Source extract:
***

What are the benefits? Is it simplicity? My previous efi tuning experience is all SD since there wasn't mafs on the engines.

Also SD mode what is the main fueling table used? Is this table more of a standard at xxx rpm and xx tps give this amount of fuel? Then you have all the other tables that affect this base table such as engine temp, map etc..

Is it frowned upon, because of complexity, to use the 3 bar os with a stock map sensor? I will eventually be building a supercharger kit but would like to tune and get familiar with the 3 bar tuning os. Then when i add a 3 bar map i will know how to use and tune with it.

Anyone can break down a bit more how SD works i'd appreciate it.

thanks

ScarabEpic22
July 21st, 2011, 07:07 PM
If all it has is a heads/cam, leave the MAF on and tune it that way. Start from a stock 2002 Camaro OS and work from there, should be MUCH easier. Check out the Calc.VET and Calc.MAFT tutorials in this section, all you need is a wideband and a mechanically sound engine to get your tune dialed in in a few runs.

***

Entries supplied:
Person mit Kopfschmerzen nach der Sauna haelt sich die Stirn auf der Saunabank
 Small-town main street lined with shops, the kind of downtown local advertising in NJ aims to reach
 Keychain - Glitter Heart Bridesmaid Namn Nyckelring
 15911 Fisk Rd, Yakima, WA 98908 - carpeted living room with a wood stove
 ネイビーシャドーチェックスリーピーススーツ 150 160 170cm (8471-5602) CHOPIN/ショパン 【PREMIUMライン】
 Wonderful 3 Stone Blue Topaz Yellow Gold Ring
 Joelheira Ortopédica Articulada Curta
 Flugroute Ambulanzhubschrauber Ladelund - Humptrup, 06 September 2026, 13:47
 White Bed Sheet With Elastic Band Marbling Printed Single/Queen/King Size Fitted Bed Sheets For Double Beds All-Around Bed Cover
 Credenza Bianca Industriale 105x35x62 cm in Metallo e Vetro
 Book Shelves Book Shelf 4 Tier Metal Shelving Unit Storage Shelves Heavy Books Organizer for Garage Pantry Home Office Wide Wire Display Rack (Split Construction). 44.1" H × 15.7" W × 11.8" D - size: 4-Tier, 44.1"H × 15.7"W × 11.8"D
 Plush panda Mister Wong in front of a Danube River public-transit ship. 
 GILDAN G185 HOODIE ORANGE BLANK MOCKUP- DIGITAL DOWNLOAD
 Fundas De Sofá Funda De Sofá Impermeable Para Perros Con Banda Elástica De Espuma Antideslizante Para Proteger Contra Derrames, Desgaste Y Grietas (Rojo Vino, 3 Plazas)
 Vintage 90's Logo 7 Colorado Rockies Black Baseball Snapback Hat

***

Questions to answer:
1 - In the tuning forum thread, which operating system does the reply recommend as the starting point for a tune?
2 - Write the next part of the tuning forum thread, picking up after its final sentence.

Per-task outputs:
1 - A stock 2002 Camaro OS.

2 -
If your plan is to eventually go supercharged, get your current tune dialed in. Then upgrade to a 2 Bar MAP (no dont try to use a stock one on a boosted engine), a COS, this would be the time to ditch the MAF (but only if you outflow the 512 g/s limit it has, otherwise leave it in).

gpr
July 22nd, 2011, 01:20 AM
Okay, how about for discussions sake, could some with SD experience describe how it actually works? The tutorials and such that i have read explain how to install it but not how it works exactly.

I will most likely do like you said and tune it with the maf for time being. But i would like to down the road switch to SD and tune it this way so i am use to it before doing the supercharger. This way i won't be trying to learn a new method of tuning while tuning a completely different combo. Once i grasp how things work and interact with each other I can tune and learn it very quickly.

joecar
July 22nd, 2011, 02:24 AM
SD mode:
- PCM sees a MAF DTC and so ignores the MAF,
- the MAF DTC disables the HO spark table (COS keeps adaptive spark sliding between HO/LO tables),
- the MAF DTC may disable some features such as adaptive spark, misfire detection and trans shift adapts,
- PCM uses VE table to calculate cylinder airmass,
- can run in CL or OL.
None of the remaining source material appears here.